May: The nation celebrates its centennial by opening an International Exhibition in Philadelphia.

June 25: George A. Custer and 265 officers and enlisted men are killed by Sioux Indians led by Sitting Bull and Crazy Horse at the Little Horn River in Montana.

1877
Charles Elmer Hires introduces root beer.

Feb. 27: An electoral commission declares Rutherford Hayes the winner of the disputed presidential election.
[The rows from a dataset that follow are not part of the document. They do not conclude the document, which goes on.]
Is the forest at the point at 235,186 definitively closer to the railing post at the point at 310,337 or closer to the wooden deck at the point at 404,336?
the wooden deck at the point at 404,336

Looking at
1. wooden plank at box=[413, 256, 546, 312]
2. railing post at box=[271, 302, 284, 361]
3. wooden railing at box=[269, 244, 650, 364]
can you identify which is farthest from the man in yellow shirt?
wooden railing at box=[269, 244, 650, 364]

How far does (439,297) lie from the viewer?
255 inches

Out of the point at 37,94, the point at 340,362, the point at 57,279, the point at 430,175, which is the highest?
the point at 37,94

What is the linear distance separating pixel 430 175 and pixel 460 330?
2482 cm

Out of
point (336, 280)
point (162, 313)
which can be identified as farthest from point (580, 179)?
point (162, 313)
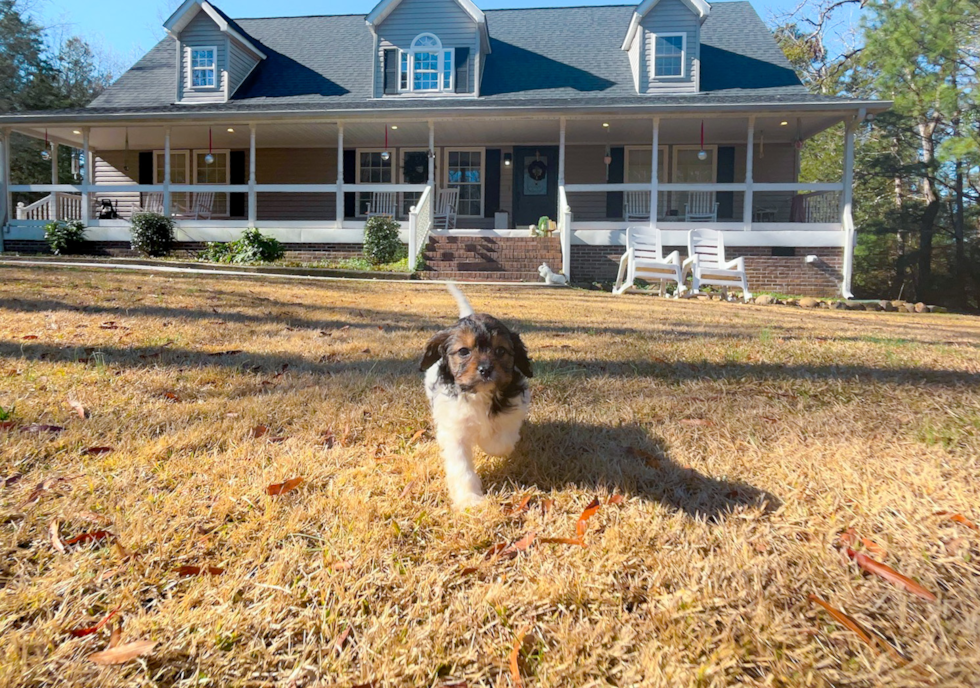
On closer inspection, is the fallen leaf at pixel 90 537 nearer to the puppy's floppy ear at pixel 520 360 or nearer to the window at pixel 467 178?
the puppy's floppy ear at pixel 520 360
Apr. 10: President Hayes begins to withdraw federal troops from the South, marking the official end to Reconstruction.

June to Oct.: Federal troops pursue and capture Chief Joseph and the Nez Perce Indians of Oregon and force them to live on an Oklahoma reservation.

July 16: The Great Railroad Strikes begins in Marinsburg, W. Va., after the Baltimore and Ohio Railroad imposes a 10 percent wage cut.

Dec. 6: 30-year-old Thomas Edison invents the phonograph.

1878
German engineer Karl Benz produces the first automobile powered by an internal combustion engine.

Jan. 10: The Senate defeats a woman's suffrage amendment 34-16.